Mladen Šarčević (Младен Шарчевић, born 22 January 1957) is a Serbian politician who served as the minister of education, science and technological development from 2016 to 2020.

== Biography ==
He was born in Belgrade, where he finished elementary school and high school. After finishing primary and secondary school, he graduated from the Faculty of Mathematics - Department of Geography. He completed his postgraduate studies at the Center for Multidisciplinary Studies of the University of Belgrade - Department of Environmental Protection.

At the age of 33, he became the principal of the elementary school "Nikola Tesla" in Belgrade. He participated in the establishment of many public schools. He is the founder of several private schools, both in Serbia and in the Balkans. Šarčević is the founder of the "Ruđer Bošković" educational system.

In August 2016, he became the Minister of Education, Science and Technological Development of the Republic of Serbia. Since then, all his activities in the "Ruđer Bošković" educational system have been frozen.
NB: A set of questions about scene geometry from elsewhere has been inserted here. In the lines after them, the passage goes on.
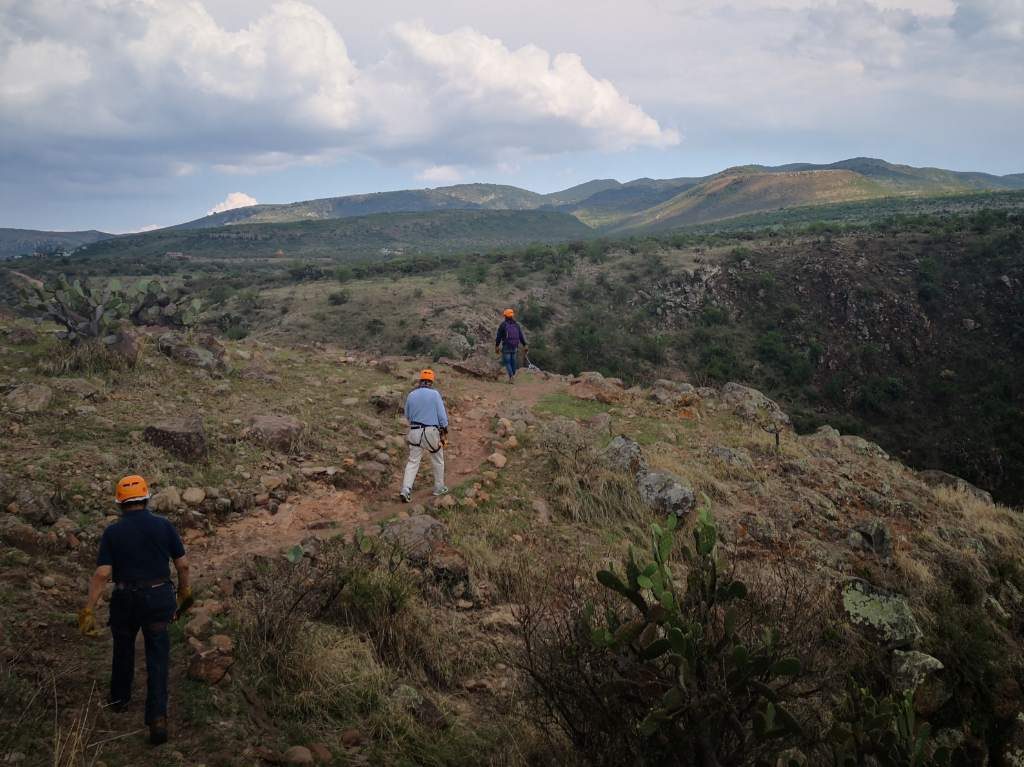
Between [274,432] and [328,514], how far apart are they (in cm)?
155

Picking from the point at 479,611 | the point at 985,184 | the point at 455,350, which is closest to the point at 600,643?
the point at 479,611

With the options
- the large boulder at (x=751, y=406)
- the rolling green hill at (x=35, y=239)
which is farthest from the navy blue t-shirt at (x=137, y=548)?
the rolling green hill at (x=35, y=239)

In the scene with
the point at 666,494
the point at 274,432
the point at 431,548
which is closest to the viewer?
the point at 431,548

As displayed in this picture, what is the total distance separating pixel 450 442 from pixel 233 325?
20984mm

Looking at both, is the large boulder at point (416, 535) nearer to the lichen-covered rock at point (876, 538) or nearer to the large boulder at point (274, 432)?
the large boulder at point (274, 432)

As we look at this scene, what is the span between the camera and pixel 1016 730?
374cm

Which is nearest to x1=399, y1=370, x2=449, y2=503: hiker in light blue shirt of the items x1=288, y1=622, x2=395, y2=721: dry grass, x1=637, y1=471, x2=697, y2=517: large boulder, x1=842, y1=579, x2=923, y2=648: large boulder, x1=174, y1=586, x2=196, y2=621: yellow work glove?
x1=637, y1=471, x2=697, y2=517: large boulder

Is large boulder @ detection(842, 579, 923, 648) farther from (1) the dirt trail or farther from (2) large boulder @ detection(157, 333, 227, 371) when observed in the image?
(2) large boulder @ detection(157, 333, 227, 371)

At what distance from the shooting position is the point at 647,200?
491 feet

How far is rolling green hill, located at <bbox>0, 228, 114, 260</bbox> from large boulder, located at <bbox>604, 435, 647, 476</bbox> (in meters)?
121

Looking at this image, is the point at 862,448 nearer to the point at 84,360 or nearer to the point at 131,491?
the point at 131,491

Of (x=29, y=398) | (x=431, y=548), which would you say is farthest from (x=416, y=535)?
(x=29, y=398)

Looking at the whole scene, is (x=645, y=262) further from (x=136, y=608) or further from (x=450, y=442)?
(x=136, y=608)

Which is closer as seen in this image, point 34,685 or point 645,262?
point 34,685
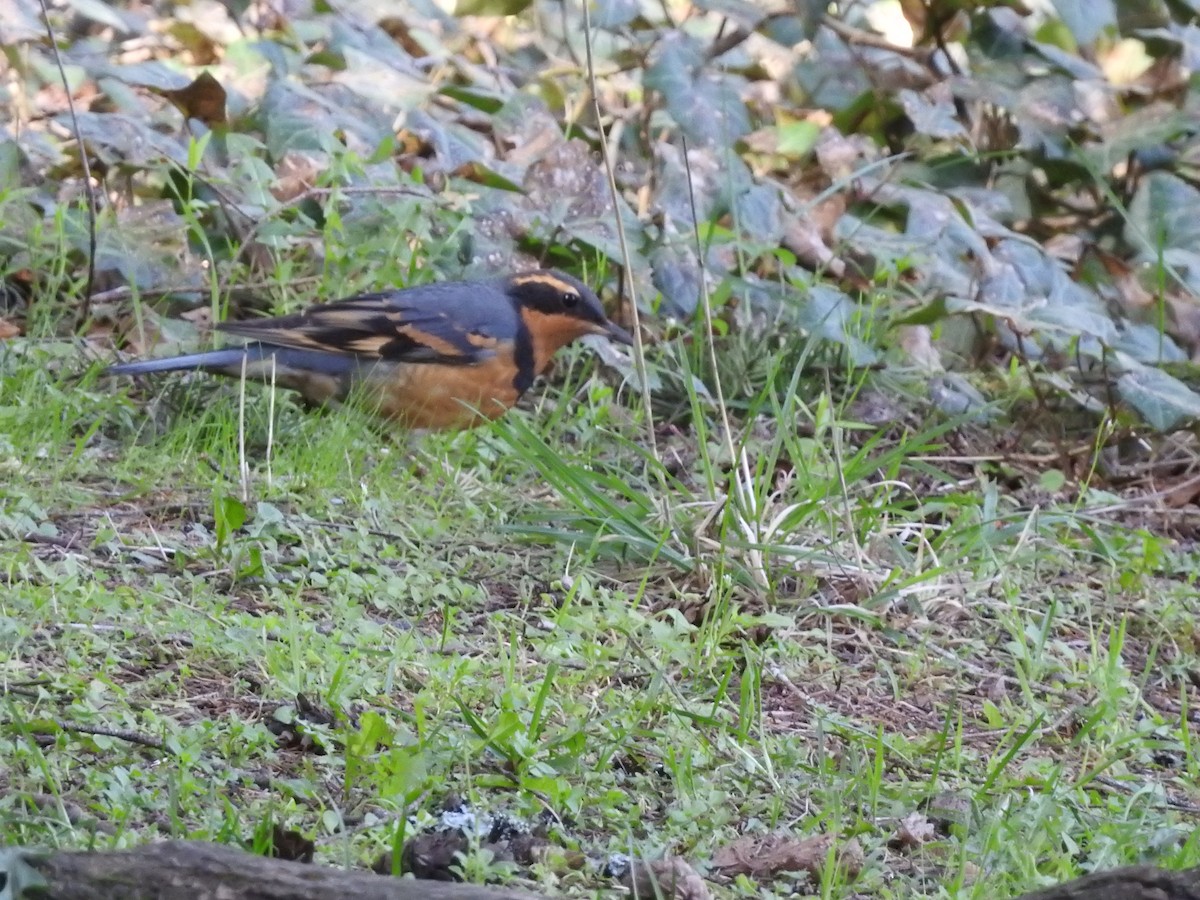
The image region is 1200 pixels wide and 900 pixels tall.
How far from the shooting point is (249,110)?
275 inches

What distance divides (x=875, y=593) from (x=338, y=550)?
53.3 inches

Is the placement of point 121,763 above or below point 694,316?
above

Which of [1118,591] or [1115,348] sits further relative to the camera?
[1115,348]

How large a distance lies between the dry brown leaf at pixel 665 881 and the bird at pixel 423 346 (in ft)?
9.06

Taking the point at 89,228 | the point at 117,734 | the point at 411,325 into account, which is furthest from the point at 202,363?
Answer: the point at 117,734

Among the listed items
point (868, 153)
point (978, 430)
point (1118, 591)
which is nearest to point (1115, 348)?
point (978, 430)

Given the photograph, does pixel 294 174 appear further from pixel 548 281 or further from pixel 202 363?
pixel 202 363

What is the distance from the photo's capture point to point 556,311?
609 centimetres

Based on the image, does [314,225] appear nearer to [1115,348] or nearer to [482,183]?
[482,183]

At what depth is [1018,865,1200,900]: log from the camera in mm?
2281

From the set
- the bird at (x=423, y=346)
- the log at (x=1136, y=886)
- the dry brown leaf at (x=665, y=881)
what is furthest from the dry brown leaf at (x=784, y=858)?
the bird at (x=423, y=346)

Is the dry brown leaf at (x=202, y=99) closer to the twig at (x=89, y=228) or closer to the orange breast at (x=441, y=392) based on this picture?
the twig at (x=89, y=228)

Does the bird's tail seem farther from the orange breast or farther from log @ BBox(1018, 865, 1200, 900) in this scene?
log @ BBox(1018, 865, 1200, 900)

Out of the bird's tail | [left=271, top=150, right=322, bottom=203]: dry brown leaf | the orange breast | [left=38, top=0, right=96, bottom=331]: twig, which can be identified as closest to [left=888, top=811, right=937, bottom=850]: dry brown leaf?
the orange breast
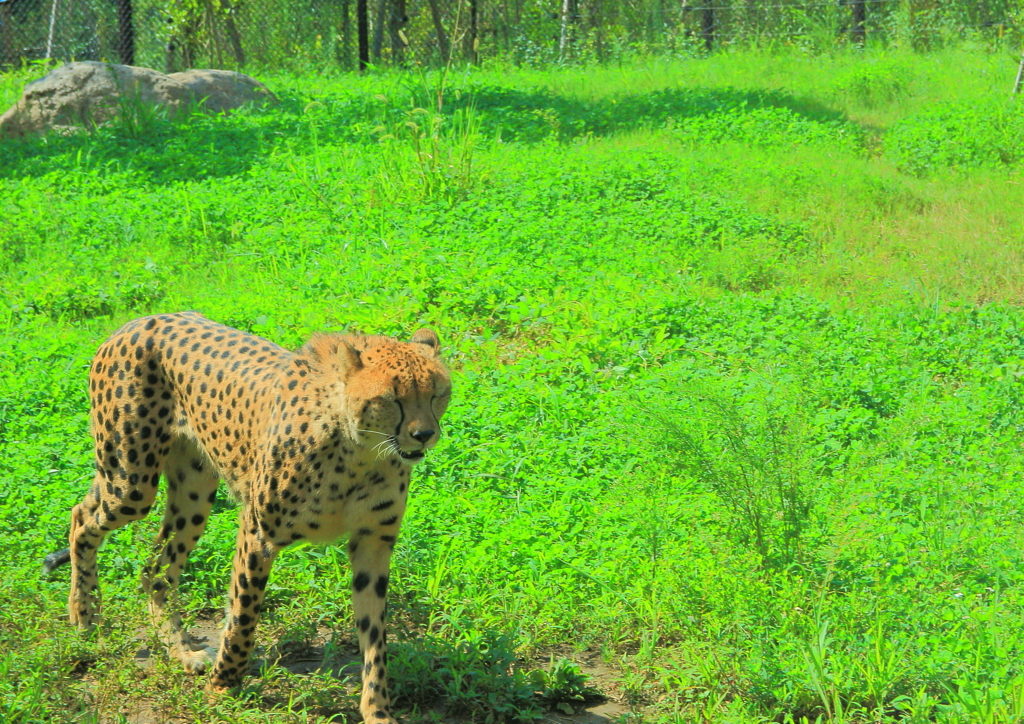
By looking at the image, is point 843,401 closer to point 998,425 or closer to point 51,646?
point 998,425

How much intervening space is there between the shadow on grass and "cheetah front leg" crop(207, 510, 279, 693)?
6.07 m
He remained minister in the government of Serbia until 28 October 2020. He was soon after appointed as the special adviser for education to president of Serbia, Aleksandar Vučić. In January 2023, he was appointed acting director of the Official Messenger.

== Controversies ==
After appearing on Radio Television of Serbia, talking about peer violence in schools, he stated that some children have a writing "beat me" on their foreheads. This provoked sharp criticism in public. Shortly afterwards, numerous LGBT rights organisations criticised him after he said that every teacher who "incites homosexuality and teaches children to be genderless beings" will be punished.